After seeing the ad in Vibe magazine, I called 1 (800) 597-7472 for a free catalog. A woman answered the phone, "The Big House, this is Fran."

The Big House?

I asked for a catalog.

"What's your address?" she asked.

Now, would you give your home address to a company called the Big House to buy clothes made by guys convicted of manslaughter, rape and robbery?

"Oh, we're a private company," she said. "That way people aren't afraid to give us information. You didn't actually reach the prison."

Whew. The inmates at Oregon State Prison have been making blue jeans for four years. The jeans look like your basic Levi or Lee denims with five pockets. Prison Blues jeans cost $26 to $35.

The felons also make shorts, women's jeans, work shirts, sweat shirts, duffel bags and book bags and jackets (which come with or without the 12-inch gold shield that says Oregon Prison Blues on the back like the ones worn by inmates).

L Then there are the T-shirt designs silk-screened by inmates:

Sentenced to life of planet Earth. Do Life. Wear them out.

Break Out. Above the Wall.

One shirt has slash marks across the front, as if someone was counting off the days till parole.

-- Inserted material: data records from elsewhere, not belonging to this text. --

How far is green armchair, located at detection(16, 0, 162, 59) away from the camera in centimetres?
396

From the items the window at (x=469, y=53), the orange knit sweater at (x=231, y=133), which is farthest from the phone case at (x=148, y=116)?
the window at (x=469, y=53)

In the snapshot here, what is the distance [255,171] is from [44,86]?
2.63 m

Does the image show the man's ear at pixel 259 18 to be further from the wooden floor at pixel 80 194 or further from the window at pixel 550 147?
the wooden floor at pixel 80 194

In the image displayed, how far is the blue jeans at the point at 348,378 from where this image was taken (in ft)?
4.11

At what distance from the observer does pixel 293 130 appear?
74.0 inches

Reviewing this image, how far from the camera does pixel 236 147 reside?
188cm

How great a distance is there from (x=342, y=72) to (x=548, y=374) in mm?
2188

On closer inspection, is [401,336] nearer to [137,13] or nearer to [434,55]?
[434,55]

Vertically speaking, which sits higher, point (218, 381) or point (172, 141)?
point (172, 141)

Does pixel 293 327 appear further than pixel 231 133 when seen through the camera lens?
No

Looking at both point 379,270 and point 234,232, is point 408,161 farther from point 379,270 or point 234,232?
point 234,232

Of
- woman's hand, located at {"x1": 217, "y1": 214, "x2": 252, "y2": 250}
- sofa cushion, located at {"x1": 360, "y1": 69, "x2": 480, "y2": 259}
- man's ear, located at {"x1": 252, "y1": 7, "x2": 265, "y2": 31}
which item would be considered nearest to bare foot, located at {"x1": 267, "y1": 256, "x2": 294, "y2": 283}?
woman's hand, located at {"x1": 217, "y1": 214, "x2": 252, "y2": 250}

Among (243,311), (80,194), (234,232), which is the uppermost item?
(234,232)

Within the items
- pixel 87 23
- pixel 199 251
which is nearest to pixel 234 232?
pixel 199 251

The jeans are just now being advertised in popular magazines like Vibe, which caters to young people interested in rap. But Prison Blues weren't created to feed the gangsta image. It just kind of comes along with the territory, according to Charles Denight of Dalbey & Denight Advertising, which promotes the garments.

"We don't want to make a gangster image. We're not trying to promote that. It's just inherent in the product," Denight said.

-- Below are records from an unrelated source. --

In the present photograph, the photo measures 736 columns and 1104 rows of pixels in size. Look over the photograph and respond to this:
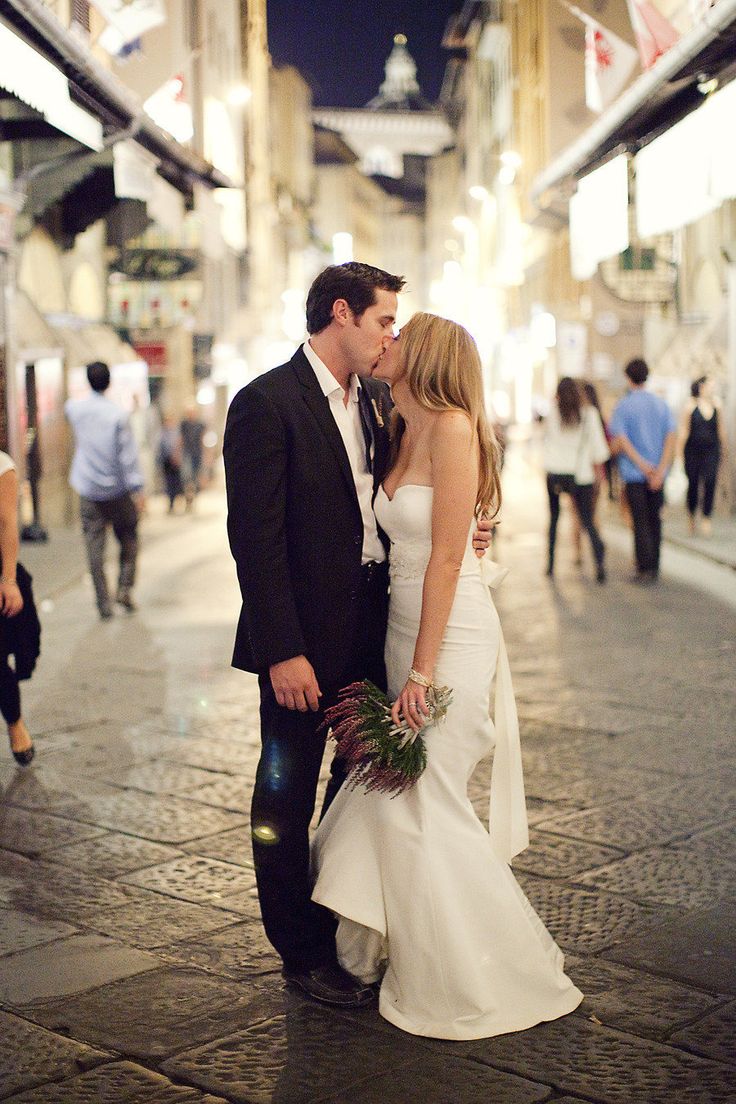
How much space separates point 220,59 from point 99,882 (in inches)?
1466

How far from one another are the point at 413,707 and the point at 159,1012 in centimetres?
105

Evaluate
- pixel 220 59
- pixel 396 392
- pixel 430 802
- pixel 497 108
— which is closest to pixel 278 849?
pixel 430 802

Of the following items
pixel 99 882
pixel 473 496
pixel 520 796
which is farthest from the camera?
pixel 99 882

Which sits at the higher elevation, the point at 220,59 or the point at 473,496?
the point at 220,59

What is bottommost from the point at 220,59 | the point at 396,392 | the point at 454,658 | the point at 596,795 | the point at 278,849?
the point at 596,795

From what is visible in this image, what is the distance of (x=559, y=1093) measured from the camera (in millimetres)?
3477

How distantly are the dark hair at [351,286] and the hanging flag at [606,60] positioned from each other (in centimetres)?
1438

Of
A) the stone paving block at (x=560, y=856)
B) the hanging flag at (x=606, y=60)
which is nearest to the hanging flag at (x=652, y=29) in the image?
the hanging flag at (x=606, y=60)

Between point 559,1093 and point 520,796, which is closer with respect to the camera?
point 559,1093

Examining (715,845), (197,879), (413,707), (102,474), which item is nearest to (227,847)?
(197,879)

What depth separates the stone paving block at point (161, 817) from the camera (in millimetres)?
5746

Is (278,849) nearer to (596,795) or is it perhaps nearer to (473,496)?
(473,496)

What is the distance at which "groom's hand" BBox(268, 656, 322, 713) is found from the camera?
3955 millimetres

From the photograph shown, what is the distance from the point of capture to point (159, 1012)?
157 inches
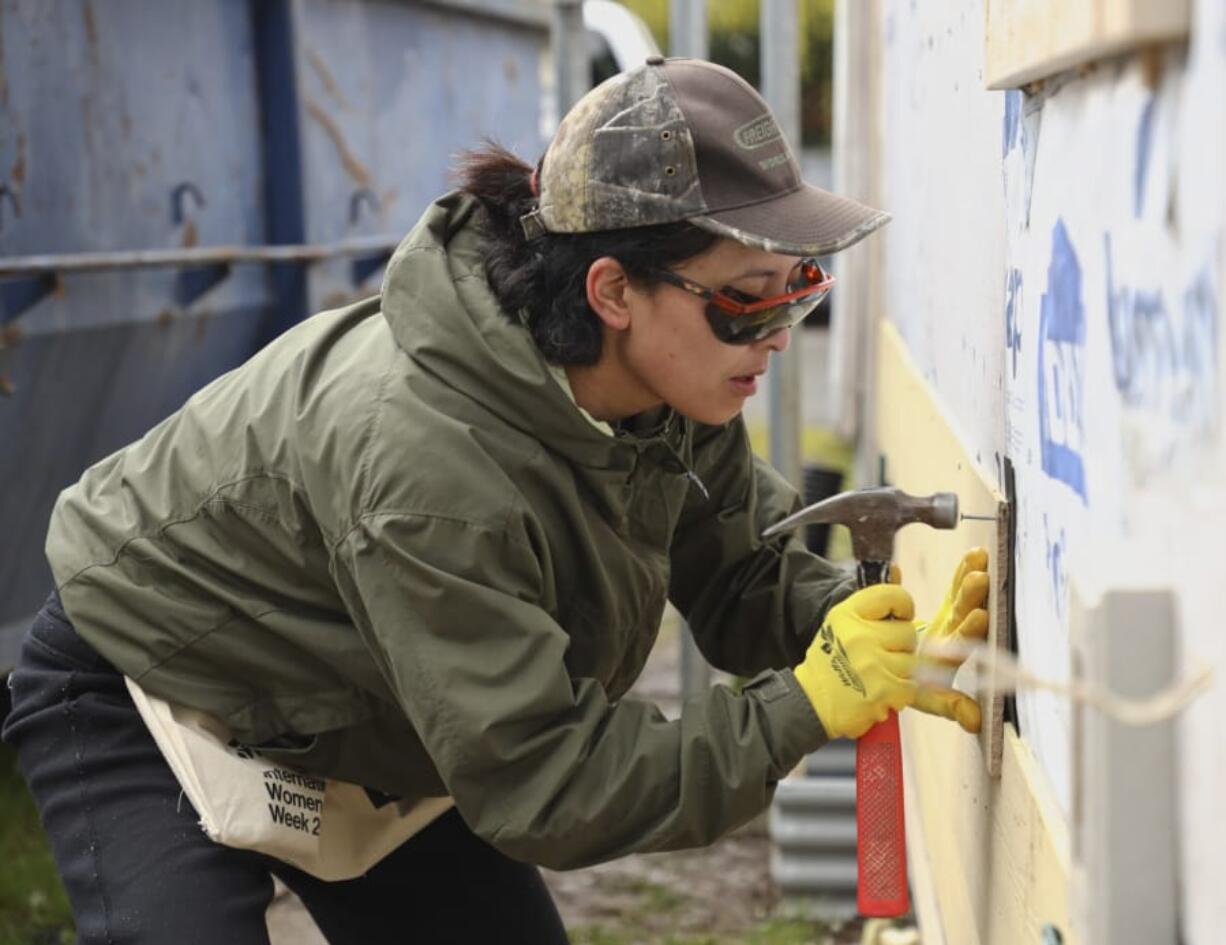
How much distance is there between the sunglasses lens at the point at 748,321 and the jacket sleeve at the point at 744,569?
0.49m

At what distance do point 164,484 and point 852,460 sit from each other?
8562 mm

But someone from New York ordered jeans because his friends think he's a wimp. "He wants to prove to them he's not," Denight said.

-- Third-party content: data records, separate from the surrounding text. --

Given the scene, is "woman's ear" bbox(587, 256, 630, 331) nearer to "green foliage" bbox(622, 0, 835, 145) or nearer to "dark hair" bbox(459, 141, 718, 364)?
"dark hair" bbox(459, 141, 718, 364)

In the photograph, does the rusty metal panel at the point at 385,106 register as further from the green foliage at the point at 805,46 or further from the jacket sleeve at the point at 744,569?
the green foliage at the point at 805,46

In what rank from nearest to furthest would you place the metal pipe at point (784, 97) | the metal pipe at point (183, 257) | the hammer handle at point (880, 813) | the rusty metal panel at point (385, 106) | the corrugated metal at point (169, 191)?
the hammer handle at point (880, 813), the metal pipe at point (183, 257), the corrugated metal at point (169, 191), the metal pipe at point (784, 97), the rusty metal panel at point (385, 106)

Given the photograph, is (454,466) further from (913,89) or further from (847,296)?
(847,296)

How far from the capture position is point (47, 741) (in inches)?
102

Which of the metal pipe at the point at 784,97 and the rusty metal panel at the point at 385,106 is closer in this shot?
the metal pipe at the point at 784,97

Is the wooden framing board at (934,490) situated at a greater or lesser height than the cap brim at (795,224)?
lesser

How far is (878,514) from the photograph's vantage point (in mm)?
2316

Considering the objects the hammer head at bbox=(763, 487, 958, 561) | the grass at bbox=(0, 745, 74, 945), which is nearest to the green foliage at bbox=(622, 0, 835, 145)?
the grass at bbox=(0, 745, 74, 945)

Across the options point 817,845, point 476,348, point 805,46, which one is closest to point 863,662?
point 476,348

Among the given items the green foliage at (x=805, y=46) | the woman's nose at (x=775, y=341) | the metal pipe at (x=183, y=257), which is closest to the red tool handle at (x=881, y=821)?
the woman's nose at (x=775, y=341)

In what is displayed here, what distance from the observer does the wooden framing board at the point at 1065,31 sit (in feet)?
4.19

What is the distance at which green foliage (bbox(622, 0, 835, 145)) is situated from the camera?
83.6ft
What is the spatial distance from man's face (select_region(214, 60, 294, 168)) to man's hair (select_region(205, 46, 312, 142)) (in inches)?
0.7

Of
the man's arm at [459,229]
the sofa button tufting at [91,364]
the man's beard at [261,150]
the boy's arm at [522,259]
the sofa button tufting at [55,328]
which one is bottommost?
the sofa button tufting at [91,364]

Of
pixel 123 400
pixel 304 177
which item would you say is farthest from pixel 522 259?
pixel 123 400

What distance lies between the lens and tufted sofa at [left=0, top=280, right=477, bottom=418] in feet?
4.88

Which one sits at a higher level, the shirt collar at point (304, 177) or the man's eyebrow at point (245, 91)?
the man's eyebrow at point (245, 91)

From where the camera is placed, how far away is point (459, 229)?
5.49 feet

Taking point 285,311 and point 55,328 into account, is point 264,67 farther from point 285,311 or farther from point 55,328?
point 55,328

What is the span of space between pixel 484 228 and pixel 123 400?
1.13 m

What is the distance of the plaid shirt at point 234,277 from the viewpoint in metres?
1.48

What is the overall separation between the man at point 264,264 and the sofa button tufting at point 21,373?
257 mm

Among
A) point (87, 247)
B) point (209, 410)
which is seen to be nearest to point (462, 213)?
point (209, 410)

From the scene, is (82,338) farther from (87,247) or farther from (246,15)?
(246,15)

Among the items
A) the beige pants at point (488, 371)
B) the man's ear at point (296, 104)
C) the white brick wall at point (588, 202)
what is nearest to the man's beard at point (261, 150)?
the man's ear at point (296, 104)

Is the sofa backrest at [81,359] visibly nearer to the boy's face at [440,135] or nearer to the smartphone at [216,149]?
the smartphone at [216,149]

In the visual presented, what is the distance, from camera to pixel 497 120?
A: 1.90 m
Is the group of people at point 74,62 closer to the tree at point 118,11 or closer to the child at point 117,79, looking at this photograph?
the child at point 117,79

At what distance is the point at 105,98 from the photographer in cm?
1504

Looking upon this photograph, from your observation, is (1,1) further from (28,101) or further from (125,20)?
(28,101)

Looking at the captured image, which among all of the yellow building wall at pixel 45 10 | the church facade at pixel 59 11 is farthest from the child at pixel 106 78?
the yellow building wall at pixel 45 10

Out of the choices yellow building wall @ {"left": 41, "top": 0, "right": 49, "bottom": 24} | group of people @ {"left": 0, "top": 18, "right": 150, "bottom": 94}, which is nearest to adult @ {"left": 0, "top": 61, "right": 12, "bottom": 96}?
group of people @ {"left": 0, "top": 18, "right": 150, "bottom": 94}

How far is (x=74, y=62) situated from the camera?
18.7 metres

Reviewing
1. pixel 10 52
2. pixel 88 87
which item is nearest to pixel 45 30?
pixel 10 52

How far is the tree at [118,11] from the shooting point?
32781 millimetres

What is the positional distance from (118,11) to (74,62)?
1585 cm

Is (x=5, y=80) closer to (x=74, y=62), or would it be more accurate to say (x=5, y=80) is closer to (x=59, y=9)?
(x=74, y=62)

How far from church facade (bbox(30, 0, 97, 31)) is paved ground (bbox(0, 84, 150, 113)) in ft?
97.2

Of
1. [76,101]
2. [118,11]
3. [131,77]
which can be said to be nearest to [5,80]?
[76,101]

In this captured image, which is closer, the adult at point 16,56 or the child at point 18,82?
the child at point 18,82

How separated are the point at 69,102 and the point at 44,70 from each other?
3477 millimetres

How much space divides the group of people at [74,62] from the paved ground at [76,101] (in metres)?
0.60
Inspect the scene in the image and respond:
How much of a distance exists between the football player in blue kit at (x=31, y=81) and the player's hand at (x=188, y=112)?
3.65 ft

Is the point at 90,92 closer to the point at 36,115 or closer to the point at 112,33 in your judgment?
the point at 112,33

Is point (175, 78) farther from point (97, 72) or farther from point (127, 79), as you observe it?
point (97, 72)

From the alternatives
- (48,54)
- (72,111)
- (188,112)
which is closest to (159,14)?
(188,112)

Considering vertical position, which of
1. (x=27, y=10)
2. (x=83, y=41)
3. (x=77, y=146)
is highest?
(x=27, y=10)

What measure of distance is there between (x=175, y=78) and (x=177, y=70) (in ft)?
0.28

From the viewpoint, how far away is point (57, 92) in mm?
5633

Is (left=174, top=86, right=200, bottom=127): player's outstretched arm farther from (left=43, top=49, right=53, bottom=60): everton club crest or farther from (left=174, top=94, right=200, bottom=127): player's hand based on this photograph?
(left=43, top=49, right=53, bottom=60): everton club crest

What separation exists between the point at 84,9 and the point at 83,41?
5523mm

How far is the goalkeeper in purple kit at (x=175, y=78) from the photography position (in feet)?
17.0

Denight sees Prison Blues as a social program to rehabilitate inmates and teach them good work habits. There is a waiting list of 200 inmates for jobs. Right now the business employs 70. The goal is to employ 300.

"It's gonna happen. We just have to get the sale of jeans up. The more we sell, the more jobs we have," Denight says.

The money from sales goes back into the work program. This past fiscal year, sales hit $2 million, which is a minuscule portion of the jeans market but an improvement from the first-year sales of $300,000.

The inmates are paid minimal amounts until they are trained well. Then they earn minimum wage. Those who choose to be paid a piece rate can make $7 to $8 an hour.

But they don't keep much of the money. About 80 percent goes toward room and board, restitution, family support and taxes. What little is left they can save in an account to use once out of prison. Some inmates have several thousand dollars saved up.

"They love making money," Denight said. "All of them think they're going to get out some day."

Other prisons produce clothes for their own inmates but not for sale. In Ohio, inmates make work pants, shirts and shoes for prisoners. They also make soap, sheets, mattresses, furniture, brooms and snow plow parts for state and local government institutions. And don't forget license plates.

The guys in Oregon don't even make license plates, but that won't keep them from running a future ad with a nude man holding a license plate in front of his crotch.

The headline says: Your car wears prison made products, now you can too.